Japan's Nikkei Edges Lower as Tech Stocks Drag, Yen Stability Offers Support
Nikkei dips on tech sell-off, real estate gains

Japan's key stock index, the Nikkei 225, experienced a marginal decline on Monday, pressured by a sell-off in technology shares. Investors remained cautious about the elevated valuations of companies linked to the artificial intelligence (AI) boom. The index dipped less than 0.1% to settle at 50,473.84 by the midday trading recess.

Tech Heavyweights Weigh on Market Sentiment

The primary drag on the Nikkei came from major technology and investment firms. SoftBank Group, a prominent startup investor, led the losses with a 2.5% slide, single-handedly pulling the index down by 93 points. It was followed by chip-sector giants Advantest and Tokyo Electron, which fell 0.9% and 1% respectively.
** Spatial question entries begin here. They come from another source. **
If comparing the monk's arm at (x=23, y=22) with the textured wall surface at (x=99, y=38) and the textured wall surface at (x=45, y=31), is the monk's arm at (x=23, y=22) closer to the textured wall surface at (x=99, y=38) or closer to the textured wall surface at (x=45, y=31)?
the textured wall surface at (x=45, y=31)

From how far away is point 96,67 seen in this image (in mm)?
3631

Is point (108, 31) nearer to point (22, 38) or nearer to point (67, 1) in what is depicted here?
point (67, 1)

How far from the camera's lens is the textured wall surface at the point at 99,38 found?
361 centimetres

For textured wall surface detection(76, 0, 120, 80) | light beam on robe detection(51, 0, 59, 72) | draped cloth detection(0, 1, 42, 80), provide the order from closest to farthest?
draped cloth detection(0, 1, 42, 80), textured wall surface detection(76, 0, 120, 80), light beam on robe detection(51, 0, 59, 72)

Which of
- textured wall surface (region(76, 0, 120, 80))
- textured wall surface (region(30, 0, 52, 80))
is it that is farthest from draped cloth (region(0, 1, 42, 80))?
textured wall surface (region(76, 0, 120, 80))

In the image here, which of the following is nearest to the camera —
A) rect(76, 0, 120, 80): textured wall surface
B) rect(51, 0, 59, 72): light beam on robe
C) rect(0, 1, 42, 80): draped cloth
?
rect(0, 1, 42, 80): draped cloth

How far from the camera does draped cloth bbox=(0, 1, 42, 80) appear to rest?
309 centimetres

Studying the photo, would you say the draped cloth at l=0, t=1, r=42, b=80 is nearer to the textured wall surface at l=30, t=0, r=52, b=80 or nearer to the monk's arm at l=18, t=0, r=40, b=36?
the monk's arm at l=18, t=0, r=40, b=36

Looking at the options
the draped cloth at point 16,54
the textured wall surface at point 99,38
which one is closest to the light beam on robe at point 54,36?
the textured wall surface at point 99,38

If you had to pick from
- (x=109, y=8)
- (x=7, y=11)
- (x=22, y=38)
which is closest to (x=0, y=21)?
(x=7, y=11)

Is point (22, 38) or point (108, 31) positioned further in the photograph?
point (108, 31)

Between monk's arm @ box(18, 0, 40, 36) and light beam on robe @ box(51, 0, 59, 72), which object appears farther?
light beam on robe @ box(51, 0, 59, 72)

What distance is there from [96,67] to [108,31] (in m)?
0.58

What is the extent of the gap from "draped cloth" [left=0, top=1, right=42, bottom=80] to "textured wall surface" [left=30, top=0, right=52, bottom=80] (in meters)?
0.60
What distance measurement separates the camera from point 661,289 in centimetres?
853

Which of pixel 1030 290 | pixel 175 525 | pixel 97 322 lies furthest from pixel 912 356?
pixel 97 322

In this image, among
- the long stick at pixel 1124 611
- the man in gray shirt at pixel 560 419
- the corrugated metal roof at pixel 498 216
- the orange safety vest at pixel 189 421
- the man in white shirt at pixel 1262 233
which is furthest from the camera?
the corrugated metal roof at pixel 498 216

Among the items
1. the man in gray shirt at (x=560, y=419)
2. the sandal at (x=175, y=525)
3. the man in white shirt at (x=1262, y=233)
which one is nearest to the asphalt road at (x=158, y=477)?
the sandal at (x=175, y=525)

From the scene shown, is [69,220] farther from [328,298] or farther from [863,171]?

Together, these two chip-related stocks subtracted a combined 79 points from the index.

Equities strategist Fumika Shimizu of Nomura Securities noted a prevailing sense of overheating in high-tech stocks, making them vulnerable to profit-taking. "The underlying trend of falling tech stocks remains intact," Shimizu observed.

Broader Market Shows Resilience Despite Tech Weakness

Interestingly, the overall market breadth told a more positive story. On the Nikkei, 162 of its 225 components advanced, while only 59 declined and four remained unchanged. The broader Topix index actually gained 0.4% to reach 3,376.43, outperforming the Nikkei.

This resilience was supported by a more stable yen, which paused its recent strengthening trend. Additionally, positive cues from Wall Street's gains on Friday provided a tailwind. The market is also digesting growing expectations that the Bank of Japan (BOJ) could hike interest rates as early as next week.

Sectoral Performance: Real Estate Shines, Banks Retreat

While chip stocks faltered, shares of companies tied to data center demand surged, anticipating increased infrastructure needs from AI. Fujikura soared 5.7% and Fuji Electric jumped 4.1%.

The top-performing sector was real estate, which climbed 2.6% among the Tokyo Stock Exchange's 33 industry groups. Conversely, the banking sector lost 0.7%, becoming the worst performer for the day. This decline came after the sector rallied to its highest level since 1999 last week, driven by rate hike expectations from the BOJ.

Market Outlook: Sideways Trading Anticipated

Market strategists express caution about the near-term trajectory. Masahiro Ichikawa, chief market strategist at Sumitomo Mitsui DS Asset Management, described the Nikkei as feeling "heavy." He expects stocks to trade sideways for the time being, warning that "a rise from here would come with high risk."

The Nikkei had scaled a record peak of 52,636.87 in early November before succumbing to a wave of profit-taking, particularly in AI-related shares. The current trading reflects a market in consolidation, balancing optimism about economic normalisation with concerns over stretched valuations in the tech space.